• [TEXT PROVIDED]
================

Prevalence of Coronary Artery Disease Risk factors in Teachers Residing in Shiraz-Iran 2009


Shahdad Khosropanah 1 , Jaafar Tahmasbi 1 , * , Mohammad Javad Zibaeenezhad 1 , ST Heydari 1 , Mahmood Zamirian 1 , Kamran Aghasadeghi 1 , Alireza Moaref 1 , Firoozeh Abtahi 1

1 Cardiovascular Research Center, Shiraz University of Medical Sciences, Shiraz, Iran

How to Cite: Khosropanah S, Tahmasbi J, Zibaeenezhad M J , Heydari S , Zamirian M, et al. Prevalence of Coronary Artery Disease Risk factors in Teachers Residing in Shiraz-Iran 2009, Int Cardio Res J. 2010 ; 4(2):e65004.


International Cardiovascular Research Journal: 4 (2); e65004
Published Online: June 30, 2010
Article Type: Research Article
Received: December 17, 2017
Accepted: June 30, 2010


Background: Coronary artery diseases (CAD) are the leading cause of mortality, morbidity and disability
with high health care cost in any countries including Iran. The prevalence of all CAD risk factors including
hypertension, diabetes, lipid profile abnormalities and obesity is rising in the population of Iran. Knowing the
population at risk would lead to proper education to decrease these risk factors and ultimately would reduce
Methods: This descriptive cross- sectional study was conducted in February to December 2009 and comprised
a total of 3115 Shiraz educational staff, aged 21- 73 years. Questionnaires were applied to collect information
including; demographic data, physical activity, history of CAD, hypertension, dyslipidemia, and smoking.

================

• [DATA SECTION]
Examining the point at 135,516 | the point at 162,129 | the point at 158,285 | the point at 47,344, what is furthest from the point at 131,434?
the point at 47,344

================

• [EXERCISE PROMPT] Pick up the abstract on coronary artery disease risk factors in Shiraz teachers immediately after its final sentence and continue it. The listing comes from a separate source and has no connection to the study text.

• [ANSWER BOX]
In addition, waist circumference, height, weight, body mass index (BMI), and hip circumference (HC) were
measured and serum biochemistry profiles were determined on venous blood samples. Such data helped identify
the prevalence of diabetes, hypercholesterolemia, hypertriglyceridemia, hypertension, overweight and obesity,
central obesity, and smoking.
Results: The mean age of 3115 participant was 42.7 and 41.5 years for men and women respectively. The
prevalence of pre-diabetes, diabetes hypertension, hypercholesterolemia and hypertriglyceridemia were %10.2,
%4, %18.2, %38.30 and %33.2 respectively.
Diabetes, hypertension and dyslipidemia were more prevalent among males and older subjects. The prevalence
of central obesity was %75.05 (IDF criteria) and %40.64 (ATP- III criteria). The frequency of obesity, current
smoking, ex-smoking and passive smoking were %12.1, %5.85 , %1.52 ,%7.9 respectively which were below
the reported prevalence in Iran in previous studies, but physical inactivity was %73.3 which is very high in this
study group.
Conclusion: Although CAD risk factors seem to be very common in the study population, clinical and paraclinical
data indicated that teachers residing in Shiraz have a lower rate of CAD risk factors in comparison with
previous studies done in general population of Iran. This may be related to high level of education, awareness
and better lifestyle in the study group. But still further educating in regard to lifestyle modifications as well as
dietary surveillance is needed in general population including those dealing with educating children and on a
larger scale, the community as a whole.